> [REQUEST] Please write out the lines of the records, unchanged, from the first line through the line that contains "59L128 62H132L133 60V54L131", including both of those lines.

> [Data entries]
↓↓↓

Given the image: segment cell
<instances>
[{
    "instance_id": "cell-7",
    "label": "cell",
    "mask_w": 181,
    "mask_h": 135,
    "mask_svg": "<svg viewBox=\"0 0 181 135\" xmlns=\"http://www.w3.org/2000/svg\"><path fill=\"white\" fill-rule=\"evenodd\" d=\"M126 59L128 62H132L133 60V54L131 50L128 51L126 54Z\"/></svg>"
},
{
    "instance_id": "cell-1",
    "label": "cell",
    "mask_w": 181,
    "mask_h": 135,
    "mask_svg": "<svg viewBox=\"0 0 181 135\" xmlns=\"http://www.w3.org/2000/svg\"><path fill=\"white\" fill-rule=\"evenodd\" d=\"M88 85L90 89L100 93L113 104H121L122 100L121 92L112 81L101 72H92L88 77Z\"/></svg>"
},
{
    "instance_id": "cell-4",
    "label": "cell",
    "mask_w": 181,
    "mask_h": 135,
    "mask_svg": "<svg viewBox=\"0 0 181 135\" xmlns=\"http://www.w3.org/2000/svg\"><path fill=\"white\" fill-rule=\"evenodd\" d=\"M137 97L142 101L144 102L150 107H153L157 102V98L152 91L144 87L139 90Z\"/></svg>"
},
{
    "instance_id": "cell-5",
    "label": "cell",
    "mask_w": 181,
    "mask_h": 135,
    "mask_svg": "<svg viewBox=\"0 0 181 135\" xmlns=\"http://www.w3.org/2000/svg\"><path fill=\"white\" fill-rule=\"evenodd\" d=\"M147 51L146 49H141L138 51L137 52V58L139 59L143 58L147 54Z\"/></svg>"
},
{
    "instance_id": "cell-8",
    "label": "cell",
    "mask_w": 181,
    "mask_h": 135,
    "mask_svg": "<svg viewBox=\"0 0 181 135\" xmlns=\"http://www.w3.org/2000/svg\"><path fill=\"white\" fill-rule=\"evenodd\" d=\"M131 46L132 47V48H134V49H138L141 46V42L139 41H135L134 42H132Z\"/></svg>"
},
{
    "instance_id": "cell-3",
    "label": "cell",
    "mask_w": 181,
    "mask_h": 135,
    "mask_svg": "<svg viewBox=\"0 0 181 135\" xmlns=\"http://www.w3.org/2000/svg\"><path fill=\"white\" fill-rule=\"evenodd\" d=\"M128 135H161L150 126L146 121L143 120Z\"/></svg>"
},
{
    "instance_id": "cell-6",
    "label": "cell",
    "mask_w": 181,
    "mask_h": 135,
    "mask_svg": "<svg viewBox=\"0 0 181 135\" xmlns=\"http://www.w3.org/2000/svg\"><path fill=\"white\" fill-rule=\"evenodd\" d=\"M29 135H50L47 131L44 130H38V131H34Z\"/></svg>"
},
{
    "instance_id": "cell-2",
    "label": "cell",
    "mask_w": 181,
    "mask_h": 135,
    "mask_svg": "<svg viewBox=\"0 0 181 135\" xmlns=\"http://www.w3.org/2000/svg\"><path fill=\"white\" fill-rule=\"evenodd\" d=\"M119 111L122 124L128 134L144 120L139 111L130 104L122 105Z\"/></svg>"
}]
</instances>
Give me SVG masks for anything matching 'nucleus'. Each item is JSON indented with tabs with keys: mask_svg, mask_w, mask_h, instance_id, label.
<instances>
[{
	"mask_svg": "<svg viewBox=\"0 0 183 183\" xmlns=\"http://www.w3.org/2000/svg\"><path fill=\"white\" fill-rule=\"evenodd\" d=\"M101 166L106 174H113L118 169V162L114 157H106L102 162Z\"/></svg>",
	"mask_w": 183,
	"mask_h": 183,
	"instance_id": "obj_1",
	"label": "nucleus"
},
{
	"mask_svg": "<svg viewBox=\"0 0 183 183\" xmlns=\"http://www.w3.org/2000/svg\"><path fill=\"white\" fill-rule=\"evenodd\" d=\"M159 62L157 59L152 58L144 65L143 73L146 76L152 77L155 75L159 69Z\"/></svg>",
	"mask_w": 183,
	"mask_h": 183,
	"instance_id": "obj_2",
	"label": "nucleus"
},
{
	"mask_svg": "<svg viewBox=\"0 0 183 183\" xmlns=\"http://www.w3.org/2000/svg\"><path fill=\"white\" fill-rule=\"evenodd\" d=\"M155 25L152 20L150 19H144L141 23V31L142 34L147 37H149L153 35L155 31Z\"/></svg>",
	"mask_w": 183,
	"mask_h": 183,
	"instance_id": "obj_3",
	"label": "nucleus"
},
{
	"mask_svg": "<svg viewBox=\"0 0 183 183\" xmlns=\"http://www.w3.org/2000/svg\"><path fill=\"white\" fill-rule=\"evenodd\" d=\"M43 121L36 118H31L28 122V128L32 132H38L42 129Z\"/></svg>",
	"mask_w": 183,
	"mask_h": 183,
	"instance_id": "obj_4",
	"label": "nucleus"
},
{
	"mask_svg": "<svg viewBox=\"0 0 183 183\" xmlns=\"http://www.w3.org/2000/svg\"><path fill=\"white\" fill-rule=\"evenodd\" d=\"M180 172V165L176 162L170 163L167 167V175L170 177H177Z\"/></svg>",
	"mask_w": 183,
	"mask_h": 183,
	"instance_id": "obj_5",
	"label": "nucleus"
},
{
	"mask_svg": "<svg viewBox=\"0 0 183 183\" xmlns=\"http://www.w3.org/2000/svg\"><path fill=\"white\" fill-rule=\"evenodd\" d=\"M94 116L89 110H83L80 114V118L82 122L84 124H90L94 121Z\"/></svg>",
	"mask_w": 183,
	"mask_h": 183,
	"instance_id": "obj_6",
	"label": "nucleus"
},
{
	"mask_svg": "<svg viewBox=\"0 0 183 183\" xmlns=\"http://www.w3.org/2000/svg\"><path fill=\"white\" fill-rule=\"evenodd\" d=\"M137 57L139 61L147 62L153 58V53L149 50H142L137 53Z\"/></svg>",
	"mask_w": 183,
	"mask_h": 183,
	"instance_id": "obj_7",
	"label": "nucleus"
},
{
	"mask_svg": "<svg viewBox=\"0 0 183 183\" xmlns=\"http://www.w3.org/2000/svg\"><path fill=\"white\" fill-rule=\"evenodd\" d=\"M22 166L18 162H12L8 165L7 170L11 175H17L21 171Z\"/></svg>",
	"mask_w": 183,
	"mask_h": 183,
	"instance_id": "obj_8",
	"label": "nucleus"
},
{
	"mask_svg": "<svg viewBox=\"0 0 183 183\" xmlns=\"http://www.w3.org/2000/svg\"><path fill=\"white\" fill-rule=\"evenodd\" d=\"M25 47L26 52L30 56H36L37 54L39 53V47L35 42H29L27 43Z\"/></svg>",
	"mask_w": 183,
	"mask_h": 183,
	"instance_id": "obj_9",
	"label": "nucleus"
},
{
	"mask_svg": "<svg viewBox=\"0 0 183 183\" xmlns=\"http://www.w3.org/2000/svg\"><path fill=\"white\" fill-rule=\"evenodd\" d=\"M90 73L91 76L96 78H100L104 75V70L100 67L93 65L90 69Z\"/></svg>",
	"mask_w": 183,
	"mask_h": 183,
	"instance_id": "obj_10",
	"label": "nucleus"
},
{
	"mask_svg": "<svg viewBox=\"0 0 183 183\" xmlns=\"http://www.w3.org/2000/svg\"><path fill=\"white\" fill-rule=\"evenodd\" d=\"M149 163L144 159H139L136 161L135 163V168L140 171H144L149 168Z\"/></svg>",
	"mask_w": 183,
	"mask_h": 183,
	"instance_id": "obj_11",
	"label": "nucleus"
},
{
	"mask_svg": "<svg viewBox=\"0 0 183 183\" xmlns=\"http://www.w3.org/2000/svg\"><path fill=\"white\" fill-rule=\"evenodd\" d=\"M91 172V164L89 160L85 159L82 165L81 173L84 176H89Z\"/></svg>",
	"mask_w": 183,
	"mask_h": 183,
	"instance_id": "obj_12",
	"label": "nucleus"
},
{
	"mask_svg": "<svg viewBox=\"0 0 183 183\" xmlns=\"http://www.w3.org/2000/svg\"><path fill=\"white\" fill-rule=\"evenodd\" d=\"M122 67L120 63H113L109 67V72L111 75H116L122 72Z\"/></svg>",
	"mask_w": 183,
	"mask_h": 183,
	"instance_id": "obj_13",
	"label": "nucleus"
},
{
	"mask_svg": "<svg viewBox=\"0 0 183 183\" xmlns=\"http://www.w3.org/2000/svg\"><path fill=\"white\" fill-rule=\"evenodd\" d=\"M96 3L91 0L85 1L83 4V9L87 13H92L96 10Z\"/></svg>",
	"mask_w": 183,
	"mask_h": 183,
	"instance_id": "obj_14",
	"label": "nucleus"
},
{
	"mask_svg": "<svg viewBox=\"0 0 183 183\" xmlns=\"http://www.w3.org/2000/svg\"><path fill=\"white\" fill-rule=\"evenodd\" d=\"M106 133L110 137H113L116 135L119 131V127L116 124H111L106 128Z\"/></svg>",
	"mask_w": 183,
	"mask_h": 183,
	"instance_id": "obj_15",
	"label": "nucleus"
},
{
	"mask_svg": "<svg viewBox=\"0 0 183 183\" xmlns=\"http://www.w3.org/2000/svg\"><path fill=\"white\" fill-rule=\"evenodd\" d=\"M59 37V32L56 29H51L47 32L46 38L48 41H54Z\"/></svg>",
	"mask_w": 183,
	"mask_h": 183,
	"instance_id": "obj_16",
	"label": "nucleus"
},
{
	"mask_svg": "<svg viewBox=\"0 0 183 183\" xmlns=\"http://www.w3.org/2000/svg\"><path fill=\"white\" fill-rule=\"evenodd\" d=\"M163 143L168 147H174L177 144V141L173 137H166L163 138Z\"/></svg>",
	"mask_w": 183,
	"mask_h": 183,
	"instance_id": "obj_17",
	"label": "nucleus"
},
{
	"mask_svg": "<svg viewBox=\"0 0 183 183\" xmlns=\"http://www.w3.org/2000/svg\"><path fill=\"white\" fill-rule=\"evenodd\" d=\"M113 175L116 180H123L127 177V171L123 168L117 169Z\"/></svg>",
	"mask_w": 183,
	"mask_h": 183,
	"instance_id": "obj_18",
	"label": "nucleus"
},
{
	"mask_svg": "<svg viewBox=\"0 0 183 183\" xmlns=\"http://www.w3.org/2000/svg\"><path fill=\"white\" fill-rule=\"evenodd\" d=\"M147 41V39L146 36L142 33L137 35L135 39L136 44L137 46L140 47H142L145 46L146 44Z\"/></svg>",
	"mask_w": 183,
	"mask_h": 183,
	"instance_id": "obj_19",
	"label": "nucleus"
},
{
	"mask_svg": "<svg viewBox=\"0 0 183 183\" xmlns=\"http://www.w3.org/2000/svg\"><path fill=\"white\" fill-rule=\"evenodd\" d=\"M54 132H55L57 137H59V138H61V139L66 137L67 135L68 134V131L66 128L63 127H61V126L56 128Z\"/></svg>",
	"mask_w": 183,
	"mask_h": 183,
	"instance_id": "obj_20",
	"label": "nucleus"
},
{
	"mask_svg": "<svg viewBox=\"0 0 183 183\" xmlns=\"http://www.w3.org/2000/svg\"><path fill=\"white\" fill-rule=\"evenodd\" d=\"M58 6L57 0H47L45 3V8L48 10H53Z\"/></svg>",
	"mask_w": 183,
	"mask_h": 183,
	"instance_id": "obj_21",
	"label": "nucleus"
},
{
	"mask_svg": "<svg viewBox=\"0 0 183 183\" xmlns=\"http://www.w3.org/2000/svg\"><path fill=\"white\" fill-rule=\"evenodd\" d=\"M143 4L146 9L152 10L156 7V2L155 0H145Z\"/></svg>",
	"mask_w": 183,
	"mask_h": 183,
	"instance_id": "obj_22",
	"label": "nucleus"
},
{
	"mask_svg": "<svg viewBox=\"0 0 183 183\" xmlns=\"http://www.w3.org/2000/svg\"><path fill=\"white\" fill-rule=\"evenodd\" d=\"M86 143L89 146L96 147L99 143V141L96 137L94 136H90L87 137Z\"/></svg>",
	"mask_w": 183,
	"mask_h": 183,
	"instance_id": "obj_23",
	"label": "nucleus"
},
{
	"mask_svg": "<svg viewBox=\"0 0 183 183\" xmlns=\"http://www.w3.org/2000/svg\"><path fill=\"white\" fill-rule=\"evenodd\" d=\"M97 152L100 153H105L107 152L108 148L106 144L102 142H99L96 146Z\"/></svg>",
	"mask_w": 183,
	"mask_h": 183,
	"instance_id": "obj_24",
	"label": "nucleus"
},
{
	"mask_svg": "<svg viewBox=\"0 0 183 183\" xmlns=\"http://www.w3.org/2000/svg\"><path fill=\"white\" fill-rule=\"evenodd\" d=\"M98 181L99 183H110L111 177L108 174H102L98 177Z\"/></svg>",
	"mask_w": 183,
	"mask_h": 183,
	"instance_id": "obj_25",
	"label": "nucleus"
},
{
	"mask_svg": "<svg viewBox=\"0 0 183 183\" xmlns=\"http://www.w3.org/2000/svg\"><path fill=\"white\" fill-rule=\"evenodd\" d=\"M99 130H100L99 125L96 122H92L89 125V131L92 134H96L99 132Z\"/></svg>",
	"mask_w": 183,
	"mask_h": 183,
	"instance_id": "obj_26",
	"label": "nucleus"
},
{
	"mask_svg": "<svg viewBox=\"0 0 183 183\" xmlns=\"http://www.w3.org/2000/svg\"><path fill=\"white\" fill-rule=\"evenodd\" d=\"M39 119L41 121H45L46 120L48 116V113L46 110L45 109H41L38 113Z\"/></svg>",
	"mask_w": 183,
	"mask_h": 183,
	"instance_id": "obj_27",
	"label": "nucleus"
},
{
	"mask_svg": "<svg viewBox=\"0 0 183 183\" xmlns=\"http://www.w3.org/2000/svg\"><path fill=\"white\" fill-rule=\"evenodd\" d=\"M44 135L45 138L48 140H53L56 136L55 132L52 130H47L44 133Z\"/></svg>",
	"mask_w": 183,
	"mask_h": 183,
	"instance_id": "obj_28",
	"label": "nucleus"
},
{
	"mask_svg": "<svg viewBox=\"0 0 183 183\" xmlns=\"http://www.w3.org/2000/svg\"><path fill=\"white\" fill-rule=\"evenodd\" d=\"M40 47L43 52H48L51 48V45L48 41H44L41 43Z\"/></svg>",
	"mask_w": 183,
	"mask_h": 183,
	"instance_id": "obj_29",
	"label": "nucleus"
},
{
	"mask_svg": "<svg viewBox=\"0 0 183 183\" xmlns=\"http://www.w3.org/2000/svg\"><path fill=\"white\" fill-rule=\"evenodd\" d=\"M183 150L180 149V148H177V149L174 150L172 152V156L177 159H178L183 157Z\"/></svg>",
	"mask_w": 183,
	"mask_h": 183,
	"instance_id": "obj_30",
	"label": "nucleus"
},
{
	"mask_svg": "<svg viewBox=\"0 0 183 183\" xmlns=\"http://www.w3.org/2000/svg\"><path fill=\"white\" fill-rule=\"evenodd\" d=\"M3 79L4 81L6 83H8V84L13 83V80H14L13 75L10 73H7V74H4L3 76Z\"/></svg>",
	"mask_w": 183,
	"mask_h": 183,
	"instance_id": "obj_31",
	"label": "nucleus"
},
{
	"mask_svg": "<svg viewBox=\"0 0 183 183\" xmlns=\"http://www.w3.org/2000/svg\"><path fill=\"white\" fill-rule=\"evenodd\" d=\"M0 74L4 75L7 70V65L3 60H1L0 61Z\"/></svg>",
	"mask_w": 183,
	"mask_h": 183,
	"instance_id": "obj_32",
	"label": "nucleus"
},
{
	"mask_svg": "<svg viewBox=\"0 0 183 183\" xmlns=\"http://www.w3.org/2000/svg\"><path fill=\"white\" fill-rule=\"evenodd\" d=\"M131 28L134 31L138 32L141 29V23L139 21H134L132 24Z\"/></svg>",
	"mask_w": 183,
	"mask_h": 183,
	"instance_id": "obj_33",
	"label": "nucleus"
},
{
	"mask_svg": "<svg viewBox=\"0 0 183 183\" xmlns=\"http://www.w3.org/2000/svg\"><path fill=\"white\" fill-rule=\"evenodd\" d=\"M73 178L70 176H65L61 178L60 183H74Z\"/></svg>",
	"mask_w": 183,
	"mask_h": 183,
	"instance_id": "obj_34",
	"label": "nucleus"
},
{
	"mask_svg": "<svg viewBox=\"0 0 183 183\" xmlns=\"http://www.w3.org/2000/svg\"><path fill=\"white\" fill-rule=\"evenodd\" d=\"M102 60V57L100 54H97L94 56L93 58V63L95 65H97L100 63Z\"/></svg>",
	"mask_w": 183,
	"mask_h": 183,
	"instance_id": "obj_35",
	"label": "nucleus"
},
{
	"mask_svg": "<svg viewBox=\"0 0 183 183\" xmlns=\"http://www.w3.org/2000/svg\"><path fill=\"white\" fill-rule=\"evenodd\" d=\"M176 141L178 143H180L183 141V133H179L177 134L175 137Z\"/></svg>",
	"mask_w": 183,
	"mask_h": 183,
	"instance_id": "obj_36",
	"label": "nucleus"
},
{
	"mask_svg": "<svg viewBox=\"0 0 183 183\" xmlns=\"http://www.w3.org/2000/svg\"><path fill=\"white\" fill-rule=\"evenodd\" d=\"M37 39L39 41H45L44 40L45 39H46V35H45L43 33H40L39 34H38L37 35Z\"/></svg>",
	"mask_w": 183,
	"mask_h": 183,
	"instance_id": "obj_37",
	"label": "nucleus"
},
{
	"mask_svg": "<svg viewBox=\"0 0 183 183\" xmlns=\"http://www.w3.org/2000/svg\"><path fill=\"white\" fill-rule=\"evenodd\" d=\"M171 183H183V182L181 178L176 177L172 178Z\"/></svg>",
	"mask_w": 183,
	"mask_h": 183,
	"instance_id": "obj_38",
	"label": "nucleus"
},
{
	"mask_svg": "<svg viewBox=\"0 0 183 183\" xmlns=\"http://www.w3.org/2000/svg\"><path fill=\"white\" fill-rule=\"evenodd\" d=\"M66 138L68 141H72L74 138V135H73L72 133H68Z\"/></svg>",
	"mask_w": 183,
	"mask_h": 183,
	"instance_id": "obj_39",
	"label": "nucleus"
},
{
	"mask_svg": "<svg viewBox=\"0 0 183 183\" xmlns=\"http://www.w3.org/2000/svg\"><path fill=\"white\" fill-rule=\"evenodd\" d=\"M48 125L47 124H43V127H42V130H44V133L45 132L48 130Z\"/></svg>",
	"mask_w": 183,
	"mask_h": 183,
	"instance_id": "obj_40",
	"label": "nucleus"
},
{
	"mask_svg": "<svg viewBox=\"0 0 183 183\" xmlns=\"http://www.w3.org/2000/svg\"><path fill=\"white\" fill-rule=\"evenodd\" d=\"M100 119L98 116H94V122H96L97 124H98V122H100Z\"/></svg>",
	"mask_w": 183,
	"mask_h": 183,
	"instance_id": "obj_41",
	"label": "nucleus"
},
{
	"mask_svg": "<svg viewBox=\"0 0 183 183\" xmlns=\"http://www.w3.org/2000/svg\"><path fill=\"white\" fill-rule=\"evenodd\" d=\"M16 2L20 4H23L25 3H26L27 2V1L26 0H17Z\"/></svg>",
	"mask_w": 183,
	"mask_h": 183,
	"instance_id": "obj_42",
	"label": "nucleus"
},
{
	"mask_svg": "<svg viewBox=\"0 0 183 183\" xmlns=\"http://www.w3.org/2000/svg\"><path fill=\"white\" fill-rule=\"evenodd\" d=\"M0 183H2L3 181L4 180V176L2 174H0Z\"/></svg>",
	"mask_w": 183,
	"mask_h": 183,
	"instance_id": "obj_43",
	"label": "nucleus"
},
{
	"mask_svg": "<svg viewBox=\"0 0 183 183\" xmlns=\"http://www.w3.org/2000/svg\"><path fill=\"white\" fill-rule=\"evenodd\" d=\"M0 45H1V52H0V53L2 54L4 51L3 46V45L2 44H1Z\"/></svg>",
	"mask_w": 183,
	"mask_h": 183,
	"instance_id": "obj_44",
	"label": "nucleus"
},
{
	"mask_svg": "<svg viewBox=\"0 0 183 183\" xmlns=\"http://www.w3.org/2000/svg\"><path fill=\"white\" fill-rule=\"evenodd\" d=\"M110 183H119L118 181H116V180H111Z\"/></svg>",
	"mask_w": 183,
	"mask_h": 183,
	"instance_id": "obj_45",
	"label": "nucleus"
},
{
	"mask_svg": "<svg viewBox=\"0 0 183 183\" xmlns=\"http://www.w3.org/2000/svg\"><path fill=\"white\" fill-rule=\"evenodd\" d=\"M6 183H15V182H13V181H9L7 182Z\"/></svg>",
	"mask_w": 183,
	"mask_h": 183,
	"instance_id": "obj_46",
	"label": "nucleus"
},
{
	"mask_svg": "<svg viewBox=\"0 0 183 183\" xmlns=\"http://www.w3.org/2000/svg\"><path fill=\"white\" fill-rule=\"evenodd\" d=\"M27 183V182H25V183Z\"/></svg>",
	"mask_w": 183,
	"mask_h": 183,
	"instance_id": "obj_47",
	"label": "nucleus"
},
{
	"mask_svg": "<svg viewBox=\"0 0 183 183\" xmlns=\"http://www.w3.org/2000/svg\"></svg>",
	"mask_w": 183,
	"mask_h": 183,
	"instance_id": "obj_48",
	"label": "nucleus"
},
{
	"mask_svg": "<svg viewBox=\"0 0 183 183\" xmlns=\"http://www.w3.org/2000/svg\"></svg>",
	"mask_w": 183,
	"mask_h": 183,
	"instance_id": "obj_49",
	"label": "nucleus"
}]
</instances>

↑↑↑

> [CORRECT OUTPUT]
Given the image: segment cell
<instances>
[{
    "instance_id": "cell-7",
    "label": "cell",
    "mask_w": 181,
    "mask_h": 135,
    "mask_svg": "<svg viewBox=\"0 0 181 135\" xmlns=\"http://www.w3.org/2000/svg\"><path fill=\"white\" fill-rule=\"evenodd\" d=\"M126 59L128 62H132L133 60V54L131 50L128 51L126 54Z\"/></svg>"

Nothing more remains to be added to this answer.